## Data for this task
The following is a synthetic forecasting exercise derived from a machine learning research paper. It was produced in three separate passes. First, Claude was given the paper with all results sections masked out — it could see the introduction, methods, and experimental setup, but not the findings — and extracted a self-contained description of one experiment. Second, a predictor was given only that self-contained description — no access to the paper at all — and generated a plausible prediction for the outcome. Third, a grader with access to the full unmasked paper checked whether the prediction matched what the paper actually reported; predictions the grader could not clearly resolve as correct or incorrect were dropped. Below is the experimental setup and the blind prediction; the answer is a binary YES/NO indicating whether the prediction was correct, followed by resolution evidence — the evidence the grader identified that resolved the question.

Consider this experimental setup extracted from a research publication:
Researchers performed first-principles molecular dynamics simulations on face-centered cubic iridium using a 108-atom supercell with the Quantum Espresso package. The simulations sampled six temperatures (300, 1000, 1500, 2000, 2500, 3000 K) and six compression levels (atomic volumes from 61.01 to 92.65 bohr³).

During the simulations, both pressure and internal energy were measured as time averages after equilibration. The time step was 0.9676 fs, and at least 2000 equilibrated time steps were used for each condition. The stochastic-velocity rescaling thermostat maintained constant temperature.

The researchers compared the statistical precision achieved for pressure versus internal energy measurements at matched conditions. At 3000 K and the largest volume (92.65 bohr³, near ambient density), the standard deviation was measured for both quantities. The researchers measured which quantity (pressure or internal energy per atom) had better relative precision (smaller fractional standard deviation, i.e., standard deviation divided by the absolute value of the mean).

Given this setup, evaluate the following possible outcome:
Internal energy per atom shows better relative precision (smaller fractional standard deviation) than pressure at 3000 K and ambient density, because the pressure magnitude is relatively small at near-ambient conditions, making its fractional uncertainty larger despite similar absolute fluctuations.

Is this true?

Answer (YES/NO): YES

* * *

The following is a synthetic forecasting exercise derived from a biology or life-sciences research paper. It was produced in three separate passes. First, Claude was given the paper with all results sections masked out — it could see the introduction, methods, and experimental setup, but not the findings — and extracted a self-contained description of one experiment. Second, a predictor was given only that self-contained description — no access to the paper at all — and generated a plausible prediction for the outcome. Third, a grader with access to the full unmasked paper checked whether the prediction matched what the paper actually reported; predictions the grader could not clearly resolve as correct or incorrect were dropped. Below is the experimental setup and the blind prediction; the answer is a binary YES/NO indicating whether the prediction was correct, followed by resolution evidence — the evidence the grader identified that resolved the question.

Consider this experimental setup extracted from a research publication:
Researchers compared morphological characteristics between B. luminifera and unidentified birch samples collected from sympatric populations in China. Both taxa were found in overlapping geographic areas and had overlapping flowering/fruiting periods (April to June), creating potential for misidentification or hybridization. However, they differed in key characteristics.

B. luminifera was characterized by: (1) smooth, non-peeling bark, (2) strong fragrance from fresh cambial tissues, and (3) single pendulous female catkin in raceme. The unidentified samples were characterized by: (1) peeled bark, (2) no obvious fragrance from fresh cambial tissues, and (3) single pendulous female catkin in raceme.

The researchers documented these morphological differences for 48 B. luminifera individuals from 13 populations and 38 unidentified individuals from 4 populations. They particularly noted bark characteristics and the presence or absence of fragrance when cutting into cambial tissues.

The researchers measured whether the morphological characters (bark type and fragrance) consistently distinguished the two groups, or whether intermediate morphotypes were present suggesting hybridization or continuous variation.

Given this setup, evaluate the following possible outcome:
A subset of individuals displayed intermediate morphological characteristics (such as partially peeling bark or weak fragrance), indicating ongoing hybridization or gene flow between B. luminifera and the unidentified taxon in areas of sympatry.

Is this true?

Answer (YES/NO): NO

---

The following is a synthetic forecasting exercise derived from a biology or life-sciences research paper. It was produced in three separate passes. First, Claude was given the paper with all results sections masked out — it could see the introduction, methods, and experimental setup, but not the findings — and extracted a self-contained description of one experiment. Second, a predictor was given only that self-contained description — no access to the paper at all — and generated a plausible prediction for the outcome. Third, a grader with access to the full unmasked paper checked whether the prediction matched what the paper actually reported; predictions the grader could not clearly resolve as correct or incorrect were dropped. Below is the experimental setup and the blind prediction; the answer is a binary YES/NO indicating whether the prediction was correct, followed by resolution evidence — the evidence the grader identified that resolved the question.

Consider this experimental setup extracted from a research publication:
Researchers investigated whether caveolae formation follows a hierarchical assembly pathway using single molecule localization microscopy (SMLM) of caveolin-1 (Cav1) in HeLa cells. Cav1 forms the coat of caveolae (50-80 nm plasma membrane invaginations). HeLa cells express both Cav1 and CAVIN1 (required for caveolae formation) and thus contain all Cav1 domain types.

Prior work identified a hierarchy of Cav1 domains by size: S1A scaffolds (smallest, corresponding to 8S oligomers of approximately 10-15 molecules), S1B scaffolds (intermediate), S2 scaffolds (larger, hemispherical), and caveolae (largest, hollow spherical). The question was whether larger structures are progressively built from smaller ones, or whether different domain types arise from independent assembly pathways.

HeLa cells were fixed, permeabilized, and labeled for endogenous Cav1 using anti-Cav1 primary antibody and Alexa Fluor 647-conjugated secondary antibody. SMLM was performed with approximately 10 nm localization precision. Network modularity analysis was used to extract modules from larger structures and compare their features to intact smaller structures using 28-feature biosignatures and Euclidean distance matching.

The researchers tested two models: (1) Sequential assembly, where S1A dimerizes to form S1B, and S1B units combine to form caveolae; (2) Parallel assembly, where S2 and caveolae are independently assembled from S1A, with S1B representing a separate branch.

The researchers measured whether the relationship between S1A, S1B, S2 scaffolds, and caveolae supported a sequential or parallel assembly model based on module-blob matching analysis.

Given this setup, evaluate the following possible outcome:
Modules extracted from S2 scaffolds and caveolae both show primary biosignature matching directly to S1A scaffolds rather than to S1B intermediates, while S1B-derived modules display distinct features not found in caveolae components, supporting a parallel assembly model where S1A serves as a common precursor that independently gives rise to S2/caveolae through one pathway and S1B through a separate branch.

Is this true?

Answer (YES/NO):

## Assignment
Could you return exactly the lines above from the line with "from a machine" to the line with "During the simulations, both", both included, and nothing else?

## The answer
The following is a synthetic forecasting exercise derived from a machine learning research paper. It was produced in three separate passes. First, Claude was given the paper with all results sections masked out — it could see the introduction, methods, and experimental setup, but not the findings — and extracted a self-contained description of one experiment. Second, a predictor was given only that self-contained description — no access to the paper at all — and generated a plausible prediction for the outcome. Third, a grader with access to the full unmasked paper checked whether the prediction matched what the paper actually reported; predictions the grader could not clearly resolve as correct or incorrect were dropped. Below is the experimental setup and the blind prediction; the answer is a binary YES/NO indicating whether the prediction was correct, followed by resolution evidence — the evidence the grader identified that resolved the question.

Consider this experimental setup extracted from a research publication:
Researchers performed first-principles molecular dynamics simulations on face-centered cubic iridium using a 108-atom supercell with the Quantum Espresso package. The simulations sampled six temperatures (300, 1000, 1500, 2000, 2500, 3000 K) and six compression levels (atomic volumes from 61.01 to 92.65 bohr³).

During the simulations, both pressure and internal energy were measured as time averages after equilibration. The time step was 0.9676 fs, and at least 2000 equilibrated time steps were used for each condition. The stochastic-velocity rescaling thermostat maintained constant temperature.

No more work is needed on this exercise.